Duo Zhang commented on HDFS-9924:

My concern is that, you can not tell people that hive is only compatible with hadoop-2.8.x,
For example, we set hbase to be compatible with hadoop-2.4+, so usually we will optimize for
all hadoop-2.4+ versions if possible instead of using a new feature only introduced in a newer

Here, a thread pool solution works for all hadoop-2.x versions. And it is not that terrible
to have 1MB stack size per thread... It is offheap, only increases 1MB VSZ, not RSS, RSS will
increase on demand. And you can set a smaller stack size if you like to reduce the overhead.

For the implementation, what [~stack] said above is the experience we got from our write-ahead-log
implementation. And for the hive case here, yes, you have a different pattern. But it is not
a good idea to wait on Futures sequentially. For example, you have request 0-99, and request
1 is blocked for a long time and request 2-99 are all failed. With your solution, you will
block on request 1 for a long time before resubmit the failed 2-99 request. This is a inherent
defect of lacking the support of callback. And a better solution is, sorry, but again, using
multiple threads. With a thread pool and {{CompletionService}}, you can (sometimes) get the
failed request first.

Hope this could help. Thanks.

> [umbrella] Asynchronous HDFS Access
> -----------------------------------
>                 Key: HDFS-9924
>                 URL: https://issues.apache.org/jira/browse/HDFS-9924
>             Project: Hadoop HDFS
>          Issue Type: New Feature
>          Components: fs
>            Reporter: Tsz Wo Nicholas Sze
>            Assignee: Xiaobing Zhou
>         Attachments: AsyncHdfs20160510.pdf
> This is an umbrella JIRA for supporting Asynchronous HDFS Access.
> Currently, all the API methods are blocking calls -- the caller is blocked until the
method returns.  It is very slow if a client makes a large number of independent calls in
a single thread since each call has to wait until the previous call is finished.  It is inefficient
if a client needs to create a large number of threads to invoke the calls.
> We propose adding a new API to support asynchronous calls, i.e. the caller is not blocked.
 The methods in the new API immediately return a Java Future object.  The return value can
be obtained by the usual Future.get() method.
________
Things to do>
1. Answer these questions using the HDFS-9924 text:
(a) Which Hadoop versions is HBase set to be compatible with?
(b) Who is named as the assignee?
(c) What do the methods in the proposed new API immediately return?
2. Edit the HDFS-9924 text from "My concern is" to "reduce the overhead.", replacing "offheap" with "off-heap".
The listing comes from a separate source and has no connection to the HDFS-9924 text.

Data segment>
________
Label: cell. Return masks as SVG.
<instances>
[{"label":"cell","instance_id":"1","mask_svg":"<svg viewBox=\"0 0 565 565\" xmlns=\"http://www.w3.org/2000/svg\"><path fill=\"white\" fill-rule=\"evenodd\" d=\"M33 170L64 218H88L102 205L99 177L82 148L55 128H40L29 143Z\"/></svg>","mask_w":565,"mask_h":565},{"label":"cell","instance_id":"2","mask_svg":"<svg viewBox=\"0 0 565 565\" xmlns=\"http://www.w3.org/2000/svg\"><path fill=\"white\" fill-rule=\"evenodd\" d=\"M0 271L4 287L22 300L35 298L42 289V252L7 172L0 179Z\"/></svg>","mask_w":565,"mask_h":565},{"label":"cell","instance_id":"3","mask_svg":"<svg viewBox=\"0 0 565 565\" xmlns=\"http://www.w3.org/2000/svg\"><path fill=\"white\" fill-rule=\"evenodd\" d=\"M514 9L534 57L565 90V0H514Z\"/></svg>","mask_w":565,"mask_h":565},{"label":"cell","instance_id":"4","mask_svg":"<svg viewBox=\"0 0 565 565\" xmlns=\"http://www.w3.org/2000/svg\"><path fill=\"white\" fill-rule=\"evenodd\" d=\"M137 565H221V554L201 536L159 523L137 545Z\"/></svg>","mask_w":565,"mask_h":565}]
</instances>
________
Answers for the tasks>
1.
(a) hadoop-2.4+
(b) Xiaobing Zhou
(c) A Java Future object

2.
My concern is that, you can not tell people that hive is only compatible with hadoop-2.8.x,
For example, we set hbase to be compatible with hadoop-2.4+, so usually we will optimize for
all hadoop-2.4+ versions if possible instead of using a new feature only introduced in a newer

Here, a thread pool solution works for all hadoop-2.x versions. And it is not that terrible
to have 1MB stack size per thread... It is off-heap, only increases 1MB VSZ, not RSS, RSS will
increase on demand. And you can set a smaller stack size if you like to reduce the overhead.